--- DIRECTIVE ---
Write out exactly the lines below that run from the line containing "Compared to both" through the last line of the records.

--- SUPPLIED ENTRIES ---
☆ ☆ ☆ ☆ ☆ ☆ ☆
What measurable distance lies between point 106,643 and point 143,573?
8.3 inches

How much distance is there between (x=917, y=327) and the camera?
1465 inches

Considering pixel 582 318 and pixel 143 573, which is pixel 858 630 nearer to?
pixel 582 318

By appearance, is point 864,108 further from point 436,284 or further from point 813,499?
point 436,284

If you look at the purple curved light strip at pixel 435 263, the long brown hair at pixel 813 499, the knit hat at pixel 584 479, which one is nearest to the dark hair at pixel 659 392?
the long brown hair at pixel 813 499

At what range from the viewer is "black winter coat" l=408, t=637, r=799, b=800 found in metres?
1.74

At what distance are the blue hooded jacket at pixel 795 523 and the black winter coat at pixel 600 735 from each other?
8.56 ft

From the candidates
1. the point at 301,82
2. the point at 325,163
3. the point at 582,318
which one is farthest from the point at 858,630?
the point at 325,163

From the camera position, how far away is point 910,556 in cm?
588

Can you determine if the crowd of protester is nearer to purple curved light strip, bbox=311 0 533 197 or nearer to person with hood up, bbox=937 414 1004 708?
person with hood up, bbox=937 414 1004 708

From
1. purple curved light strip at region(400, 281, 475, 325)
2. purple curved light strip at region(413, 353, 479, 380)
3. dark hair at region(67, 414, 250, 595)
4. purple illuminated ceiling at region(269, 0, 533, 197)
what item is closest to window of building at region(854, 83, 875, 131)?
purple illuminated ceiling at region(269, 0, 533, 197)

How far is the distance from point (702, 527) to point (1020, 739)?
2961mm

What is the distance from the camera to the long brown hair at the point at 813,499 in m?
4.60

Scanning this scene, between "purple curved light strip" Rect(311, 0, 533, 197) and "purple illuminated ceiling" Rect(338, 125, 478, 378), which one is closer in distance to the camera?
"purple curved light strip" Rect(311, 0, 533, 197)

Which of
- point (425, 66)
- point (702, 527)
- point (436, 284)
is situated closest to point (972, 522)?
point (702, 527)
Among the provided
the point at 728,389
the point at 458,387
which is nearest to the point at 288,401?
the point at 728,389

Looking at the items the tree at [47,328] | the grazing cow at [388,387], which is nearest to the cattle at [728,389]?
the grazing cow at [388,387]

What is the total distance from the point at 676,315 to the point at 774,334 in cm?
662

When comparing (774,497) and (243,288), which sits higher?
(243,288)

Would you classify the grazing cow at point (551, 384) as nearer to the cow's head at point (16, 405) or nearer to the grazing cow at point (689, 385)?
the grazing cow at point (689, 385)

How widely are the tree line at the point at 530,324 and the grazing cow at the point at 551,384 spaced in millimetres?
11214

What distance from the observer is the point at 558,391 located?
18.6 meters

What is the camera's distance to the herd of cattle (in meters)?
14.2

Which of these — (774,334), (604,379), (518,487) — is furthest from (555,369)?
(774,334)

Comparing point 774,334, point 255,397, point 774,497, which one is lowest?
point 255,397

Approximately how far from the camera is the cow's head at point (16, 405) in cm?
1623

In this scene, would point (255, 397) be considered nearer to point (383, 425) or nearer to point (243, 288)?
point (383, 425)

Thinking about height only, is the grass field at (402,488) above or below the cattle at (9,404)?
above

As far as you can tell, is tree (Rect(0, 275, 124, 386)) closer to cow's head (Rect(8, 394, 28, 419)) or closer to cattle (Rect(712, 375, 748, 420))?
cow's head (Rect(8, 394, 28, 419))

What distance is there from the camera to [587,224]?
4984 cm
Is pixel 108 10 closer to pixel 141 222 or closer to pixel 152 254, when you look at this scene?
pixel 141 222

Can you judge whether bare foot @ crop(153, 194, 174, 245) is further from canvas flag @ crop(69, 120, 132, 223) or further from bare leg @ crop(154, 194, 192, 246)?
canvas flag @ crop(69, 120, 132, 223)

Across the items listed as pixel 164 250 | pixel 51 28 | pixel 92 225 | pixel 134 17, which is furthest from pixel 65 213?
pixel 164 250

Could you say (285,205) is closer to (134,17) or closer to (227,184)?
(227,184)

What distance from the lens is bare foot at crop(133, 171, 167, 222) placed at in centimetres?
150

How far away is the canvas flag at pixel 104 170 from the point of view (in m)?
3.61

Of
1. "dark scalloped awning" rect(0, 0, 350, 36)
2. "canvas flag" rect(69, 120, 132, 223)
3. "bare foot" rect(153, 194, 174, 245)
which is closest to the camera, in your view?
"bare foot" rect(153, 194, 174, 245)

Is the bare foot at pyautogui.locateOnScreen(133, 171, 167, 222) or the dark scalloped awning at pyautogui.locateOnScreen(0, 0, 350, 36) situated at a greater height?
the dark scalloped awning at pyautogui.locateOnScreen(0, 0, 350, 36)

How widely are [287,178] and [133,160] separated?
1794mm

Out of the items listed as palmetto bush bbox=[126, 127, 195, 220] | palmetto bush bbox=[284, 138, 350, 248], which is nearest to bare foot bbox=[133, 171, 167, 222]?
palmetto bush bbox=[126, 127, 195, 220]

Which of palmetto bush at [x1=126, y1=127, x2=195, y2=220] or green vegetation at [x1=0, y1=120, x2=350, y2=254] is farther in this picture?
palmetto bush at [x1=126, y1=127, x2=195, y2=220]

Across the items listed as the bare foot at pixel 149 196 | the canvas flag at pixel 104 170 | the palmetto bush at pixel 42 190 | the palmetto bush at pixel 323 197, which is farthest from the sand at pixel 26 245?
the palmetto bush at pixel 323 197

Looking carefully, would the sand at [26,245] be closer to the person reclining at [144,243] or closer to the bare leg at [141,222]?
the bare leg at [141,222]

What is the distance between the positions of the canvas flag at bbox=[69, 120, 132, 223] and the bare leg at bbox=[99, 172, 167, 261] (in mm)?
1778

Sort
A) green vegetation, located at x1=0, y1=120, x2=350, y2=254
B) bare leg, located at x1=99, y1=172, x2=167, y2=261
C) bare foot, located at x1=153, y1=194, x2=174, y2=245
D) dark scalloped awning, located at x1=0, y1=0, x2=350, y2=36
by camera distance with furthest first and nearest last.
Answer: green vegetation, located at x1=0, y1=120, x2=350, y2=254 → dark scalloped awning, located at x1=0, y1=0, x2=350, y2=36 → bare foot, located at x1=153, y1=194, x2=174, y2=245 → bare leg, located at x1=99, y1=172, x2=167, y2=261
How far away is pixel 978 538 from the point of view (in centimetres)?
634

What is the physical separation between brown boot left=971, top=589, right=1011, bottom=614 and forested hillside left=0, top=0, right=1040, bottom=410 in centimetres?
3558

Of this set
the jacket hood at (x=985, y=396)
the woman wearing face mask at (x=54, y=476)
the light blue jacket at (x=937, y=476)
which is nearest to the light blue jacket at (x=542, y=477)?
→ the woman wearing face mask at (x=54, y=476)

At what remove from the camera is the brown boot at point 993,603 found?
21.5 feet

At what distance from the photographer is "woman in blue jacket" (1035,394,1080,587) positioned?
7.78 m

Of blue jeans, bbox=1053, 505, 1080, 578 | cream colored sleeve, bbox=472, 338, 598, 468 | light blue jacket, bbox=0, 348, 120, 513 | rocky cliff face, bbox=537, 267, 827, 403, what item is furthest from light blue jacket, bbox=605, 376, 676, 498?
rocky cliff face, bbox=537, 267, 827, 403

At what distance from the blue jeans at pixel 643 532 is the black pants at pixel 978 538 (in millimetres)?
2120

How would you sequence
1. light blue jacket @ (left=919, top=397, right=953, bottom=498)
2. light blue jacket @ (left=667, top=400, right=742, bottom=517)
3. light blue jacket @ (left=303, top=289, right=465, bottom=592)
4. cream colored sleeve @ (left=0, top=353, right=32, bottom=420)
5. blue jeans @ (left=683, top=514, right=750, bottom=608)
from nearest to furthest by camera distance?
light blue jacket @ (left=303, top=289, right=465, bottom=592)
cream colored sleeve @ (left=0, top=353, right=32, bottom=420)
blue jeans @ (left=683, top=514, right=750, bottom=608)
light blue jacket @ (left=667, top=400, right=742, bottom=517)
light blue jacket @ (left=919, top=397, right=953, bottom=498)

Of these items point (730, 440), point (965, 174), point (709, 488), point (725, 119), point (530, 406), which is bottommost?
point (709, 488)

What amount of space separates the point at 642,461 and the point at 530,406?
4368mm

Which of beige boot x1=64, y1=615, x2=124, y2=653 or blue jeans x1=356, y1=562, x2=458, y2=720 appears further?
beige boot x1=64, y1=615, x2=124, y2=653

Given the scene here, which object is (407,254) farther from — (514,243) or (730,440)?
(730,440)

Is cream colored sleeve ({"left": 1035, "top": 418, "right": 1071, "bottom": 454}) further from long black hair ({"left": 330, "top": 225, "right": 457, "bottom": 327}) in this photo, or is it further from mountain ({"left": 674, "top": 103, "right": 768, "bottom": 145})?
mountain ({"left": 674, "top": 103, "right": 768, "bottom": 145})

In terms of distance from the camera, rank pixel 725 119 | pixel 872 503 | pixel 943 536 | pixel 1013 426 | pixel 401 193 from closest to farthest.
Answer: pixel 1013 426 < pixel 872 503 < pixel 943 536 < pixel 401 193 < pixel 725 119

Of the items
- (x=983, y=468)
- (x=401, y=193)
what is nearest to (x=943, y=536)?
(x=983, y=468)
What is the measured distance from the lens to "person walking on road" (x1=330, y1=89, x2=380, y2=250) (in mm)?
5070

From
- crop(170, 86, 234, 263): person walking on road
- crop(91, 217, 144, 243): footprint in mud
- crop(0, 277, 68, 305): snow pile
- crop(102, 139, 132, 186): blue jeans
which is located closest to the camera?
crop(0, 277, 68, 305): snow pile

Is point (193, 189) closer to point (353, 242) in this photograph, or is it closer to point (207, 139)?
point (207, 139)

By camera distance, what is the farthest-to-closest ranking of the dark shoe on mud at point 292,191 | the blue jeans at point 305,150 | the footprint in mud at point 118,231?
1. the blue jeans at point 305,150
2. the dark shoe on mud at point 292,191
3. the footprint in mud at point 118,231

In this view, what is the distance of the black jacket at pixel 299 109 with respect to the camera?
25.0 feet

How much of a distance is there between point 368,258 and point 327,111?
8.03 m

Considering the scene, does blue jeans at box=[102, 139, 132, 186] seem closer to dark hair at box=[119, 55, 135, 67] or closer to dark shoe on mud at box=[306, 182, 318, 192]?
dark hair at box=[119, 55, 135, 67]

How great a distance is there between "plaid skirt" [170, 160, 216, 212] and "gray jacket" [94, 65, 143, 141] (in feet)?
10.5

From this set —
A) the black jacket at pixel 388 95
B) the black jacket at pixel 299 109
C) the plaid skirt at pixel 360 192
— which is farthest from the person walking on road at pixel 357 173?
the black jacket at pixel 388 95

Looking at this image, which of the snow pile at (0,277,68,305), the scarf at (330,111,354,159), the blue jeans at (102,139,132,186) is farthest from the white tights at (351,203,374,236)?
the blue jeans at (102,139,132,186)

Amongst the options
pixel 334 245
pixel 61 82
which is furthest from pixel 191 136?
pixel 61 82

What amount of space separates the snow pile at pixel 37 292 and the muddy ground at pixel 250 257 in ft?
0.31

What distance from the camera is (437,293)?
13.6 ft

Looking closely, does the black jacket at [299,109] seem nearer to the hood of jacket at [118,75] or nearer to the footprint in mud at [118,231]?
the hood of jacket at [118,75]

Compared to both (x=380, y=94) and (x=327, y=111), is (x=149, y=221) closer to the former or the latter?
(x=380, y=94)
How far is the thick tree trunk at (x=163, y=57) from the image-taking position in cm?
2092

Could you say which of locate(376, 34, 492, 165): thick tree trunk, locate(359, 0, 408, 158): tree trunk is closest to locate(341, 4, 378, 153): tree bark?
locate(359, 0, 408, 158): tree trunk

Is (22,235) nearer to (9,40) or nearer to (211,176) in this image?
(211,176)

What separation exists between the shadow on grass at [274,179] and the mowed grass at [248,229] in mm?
☆ ☆ ☆ ☆ ☆ ☆ ☆
--- WRITTEN RESPONSE ---
Compared to both (x=380, y=94) and (x=327, y=111), is (x=149, y=221) closer to the former or the latter?
(x=380, y=94)
How far is the thick tree trunk at (x=163, y=57) from the image-taking position in cm?
2092

Could you say which of locate(376, 34, 492, 165): thick tree trunk, locate(359, 0, 408, 158): tree trunk is closest to locate(341, 4, 378, 153): tree bark?
locate(359, 0, 408, 158): tree trunk

Is (22,235) nearer to (9,40) or nearer to (211,176) in this image?
(211,176)

What separation exists between the shadow on grass at [274,179] and the mowed grass at [248,229] in mm?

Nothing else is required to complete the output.